BEGIN RECORDS

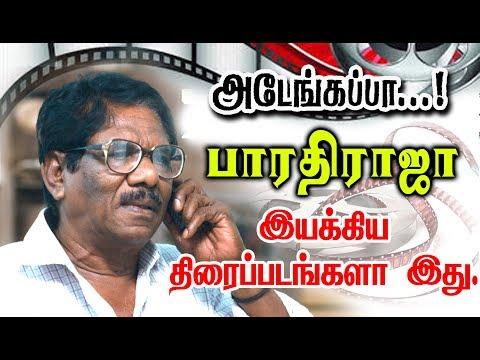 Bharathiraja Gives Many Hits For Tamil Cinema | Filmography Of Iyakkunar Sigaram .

END RECORDS
BEGIN RECORDS

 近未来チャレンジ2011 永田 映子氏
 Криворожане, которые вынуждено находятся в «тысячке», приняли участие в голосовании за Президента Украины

END RECORDS

§ **WHAT THE EXERCISE ASKS**
Please reproduce exactly the lines in the listing above from the one containing "近未来チャレンジ2011 永田 映子氏" through the one containing "Криворожане, которые вынуждено", both included, and nothing more.

§ **TASK OUTPUT**
 近未来チャレンジ2011 永田 映子氏
 Криворожане, которые вынуждено находятся в «тысячке», приняли участие в голосовании за Президента Украины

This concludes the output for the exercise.